Rewrite everything from the line containing "What is the measured space" down to the end of the listing, putting "small gray bird" in place of "small brown bird" and leaving everything else unchanged.

============================================================

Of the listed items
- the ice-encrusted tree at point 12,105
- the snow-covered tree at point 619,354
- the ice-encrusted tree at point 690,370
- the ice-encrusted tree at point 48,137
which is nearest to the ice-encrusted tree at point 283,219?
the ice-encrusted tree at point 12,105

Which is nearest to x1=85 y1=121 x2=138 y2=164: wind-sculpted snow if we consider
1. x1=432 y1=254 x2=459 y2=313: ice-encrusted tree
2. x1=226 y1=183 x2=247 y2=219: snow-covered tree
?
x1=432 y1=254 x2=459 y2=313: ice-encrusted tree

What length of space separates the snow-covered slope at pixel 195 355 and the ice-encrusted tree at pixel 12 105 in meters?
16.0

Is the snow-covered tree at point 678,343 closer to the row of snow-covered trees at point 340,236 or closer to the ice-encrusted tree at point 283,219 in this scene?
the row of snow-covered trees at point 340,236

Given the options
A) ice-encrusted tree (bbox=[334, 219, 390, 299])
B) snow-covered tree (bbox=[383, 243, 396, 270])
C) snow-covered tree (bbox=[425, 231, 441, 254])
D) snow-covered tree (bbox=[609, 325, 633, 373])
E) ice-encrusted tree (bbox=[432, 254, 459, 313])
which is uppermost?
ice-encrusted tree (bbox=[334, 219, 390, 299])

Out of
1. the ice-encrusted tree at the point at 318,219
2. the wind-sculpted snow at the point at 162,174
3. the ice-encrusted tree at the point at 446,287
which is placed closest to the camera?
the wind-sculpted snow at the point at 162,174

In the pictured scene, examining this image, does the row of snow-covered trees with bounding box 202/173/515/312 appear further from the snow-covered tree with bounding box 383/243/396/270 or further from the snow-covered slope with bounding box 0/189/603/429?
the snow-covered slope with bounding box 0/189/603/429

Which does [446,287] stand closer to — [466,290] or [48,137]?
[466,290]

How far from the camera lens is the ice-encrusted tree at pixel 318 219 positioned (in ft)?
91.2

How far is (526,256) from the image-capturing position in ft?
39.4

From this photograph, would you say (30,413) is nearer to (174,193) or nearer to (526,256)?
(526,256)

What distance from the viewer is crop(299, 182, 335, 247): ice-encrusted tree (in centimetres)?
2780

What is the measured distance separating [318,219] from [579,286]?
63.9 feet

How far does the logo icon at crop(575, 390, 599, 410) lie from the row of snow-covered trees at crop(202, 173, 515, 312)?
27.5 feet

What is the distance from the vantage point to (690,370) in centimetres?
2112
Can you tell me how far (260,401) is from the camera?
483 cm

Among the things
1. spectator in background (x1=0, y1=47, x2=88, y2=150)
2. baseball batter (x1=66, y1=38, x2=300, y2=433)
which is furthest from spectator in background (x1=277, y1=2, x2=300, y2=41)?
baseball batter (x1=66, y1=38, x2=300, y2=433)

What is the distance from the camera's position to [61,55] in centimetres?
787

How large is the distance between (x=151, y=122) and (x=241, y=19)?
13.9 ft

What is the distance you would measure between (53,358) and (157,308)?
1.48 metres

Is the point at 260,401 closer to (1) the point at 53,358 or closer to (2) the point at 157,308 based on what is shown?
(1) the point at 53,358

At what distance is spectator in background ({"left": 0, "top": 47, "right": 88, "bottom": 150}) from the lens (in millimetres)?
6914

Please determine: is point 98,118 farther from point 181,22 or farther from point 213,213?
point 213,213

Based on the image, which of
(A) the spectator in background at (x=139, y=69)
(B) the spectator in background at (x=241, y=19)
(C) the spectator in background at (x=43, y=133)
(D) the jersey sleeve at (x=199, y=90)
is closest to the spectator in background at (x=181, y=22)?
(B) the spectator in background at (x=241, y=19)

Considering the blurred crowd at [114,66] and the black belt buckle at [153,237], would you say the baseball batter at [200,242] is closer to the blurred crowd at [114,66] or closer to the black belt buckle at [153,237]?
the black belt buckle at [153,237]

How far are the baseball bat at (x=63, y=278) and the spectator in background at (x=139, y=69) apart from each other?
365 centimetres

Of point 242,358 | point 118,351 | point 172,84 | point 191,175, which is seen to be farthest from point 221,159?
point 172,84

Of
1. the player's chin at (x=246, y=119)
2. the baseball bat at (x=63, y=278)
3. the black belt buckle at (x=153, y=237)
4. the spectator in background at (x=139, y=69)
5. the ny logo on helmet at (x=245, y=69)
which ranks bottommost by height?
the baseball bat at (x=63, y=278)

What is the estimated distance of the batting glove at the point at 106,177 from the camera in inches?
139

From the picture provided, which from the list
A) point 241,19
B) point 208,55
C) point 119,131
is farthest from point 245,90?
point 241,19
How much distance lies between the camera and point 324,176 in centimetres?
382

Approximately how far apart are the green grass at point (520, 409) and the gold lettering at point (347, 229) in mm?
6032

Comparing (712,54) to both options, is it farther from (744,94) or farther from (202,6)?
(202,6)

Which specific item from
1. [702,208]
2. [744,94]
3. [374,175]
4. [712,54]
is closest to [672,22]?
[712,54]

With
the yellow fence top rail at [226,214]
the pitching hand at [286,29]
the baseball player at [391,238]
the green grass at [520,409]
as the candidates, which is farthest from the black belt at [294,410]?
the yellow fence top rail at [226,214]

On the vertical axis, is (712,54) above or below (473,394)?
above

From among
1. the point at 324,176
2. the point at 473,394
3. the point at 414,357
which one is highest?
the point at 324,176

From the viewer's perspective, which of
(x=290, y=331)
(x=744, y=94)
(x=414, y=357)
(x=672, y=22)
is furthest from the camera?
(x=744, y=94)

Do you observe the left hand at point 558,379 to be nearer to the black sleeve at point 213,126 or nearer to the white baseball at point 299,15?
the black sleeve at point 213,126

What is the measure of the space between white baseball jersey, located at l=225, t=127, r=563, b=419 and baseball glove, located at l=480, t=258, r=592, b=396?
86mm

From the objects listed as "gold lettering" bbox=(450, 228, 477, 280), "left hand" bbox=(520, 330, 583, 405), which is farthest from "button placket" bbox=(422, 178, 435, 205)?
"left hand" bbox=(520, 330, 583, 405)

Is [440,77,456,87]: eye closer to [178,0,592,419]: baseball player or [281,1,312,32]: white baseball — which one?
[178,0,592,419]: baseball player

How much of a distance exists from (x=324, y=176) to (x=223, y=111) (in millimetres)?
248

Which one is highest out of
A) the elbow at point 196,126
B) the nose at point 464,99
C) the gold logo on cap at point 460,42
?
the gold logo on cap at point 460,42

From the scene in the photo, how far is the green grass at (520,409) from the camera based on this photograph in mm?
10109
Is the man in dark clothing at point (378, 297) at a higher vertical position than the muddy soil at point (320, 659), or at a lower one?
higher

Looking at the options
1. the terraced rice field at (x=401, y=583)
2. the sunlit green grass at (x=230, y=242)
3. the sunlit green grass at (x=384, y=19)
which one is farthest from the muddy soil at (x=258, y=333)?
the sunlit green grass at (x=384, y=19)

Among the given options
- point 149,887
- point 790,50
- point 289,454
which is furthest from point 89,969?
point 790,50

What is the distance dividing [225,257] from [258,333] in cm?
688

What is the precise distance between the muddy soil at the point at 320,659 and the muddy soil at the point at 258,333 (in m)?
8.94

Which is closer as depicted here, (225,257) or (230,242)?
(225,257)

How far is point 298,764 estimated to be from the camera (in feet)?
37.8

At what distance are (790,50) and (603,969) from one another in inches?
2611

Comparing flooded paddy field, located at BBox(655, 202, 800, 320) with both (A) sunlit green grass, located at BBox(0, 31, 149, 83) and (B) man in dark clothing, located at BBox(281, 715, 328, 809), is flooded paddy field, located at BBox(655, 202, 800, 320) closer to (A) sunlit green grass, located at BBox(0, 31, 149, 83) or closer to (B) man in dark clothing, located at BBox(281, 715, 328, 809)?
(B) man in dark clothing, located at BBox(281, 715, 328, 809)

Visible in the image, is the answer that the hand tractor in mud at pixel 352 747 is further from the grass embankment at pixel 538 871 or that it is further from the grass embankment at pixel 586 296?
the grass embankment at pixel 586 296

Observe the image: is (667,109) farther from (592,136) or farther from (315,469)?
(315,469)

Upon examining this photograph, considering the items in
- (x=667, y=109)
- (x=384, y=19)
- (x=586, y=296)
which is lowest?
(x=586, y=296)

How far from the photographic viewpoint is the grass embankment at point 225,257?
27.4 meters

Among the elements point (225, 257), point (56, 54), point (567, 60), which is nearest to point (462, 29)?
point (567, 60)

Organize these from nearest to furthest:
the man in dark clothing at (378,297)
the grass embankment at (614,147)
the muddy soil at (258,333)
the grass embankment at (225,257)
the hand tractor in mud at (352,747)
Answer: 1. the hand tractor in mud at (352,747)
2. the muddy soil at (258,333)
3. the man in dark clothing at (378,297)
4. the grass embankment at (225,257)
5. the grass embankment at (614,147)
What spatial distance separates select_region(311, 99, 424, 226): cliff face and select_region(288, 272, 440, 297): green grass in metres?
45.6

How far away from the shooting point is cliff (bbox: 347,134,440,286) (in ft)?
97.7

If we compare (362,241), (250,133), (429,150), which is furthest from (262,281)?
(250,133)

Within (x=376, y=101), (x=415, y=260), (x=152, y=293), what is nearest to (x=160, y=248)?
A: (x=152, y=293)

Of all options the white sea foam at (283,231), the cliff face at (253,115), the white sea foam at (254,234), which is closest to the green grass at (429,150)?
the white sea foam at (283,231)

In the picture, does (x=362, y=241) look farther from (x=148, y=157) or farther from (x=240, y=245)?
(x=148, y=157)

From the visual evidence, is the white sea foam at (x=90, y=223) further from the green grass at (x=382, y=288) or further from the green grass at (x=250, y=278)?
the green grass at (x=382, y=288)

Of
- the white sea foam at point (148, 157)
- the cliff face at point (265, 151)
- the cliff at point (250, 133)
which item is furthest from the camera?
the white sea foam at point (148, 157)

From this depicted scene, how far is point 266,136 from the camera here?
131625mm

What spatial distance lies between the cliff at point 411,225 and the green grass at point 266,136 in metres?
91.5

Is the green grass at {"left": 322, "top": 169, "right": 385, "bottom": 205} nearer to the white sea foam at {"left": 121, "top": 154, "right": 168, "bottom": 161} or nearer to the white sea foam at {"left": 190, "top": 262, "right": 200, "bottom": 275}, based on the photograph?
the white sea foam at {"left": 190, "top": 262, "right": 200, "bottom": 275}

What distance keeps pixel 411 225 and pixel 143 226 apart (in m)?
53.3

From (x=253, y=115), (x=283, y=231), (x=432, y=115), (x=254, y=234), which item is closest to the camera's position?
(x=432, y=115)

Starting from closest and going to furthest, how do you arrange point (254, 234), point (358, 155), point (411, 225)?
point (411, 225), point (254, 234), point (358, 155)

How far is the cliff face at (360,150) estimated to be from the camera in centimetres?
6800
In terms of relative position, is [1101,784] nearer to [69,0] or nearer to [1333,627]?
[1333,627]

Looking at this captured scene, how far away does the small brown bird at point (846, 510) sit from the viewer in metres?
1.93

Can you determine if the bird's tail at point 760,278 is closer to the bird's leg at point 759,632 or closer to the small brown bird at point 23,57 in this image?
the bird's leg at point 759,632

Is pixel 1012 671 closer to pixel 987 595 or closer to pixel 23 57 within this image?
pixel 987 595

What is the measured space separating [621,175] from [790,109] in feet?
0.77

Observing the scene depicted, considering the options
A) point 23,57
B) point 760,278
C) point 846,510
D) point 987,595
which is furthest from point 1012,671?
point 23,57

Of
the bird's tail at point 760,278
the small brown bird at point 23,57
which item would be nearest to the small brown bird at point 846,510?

============================================================

TASK RESPONSE:
What is the measured space separating [621,175] from [790,109] in feet?
0.77

Observing the scene depicted, considering the options
A) point 23,57
B) point 760,278
C) point 846,510
D) point 987,595
which is furthest from point 1012,671?
point 23,57

Of
the bird's tail at point 760,278
the small gray bird at point 23,57
which item would be nearest to the small gray bird at point 846,510?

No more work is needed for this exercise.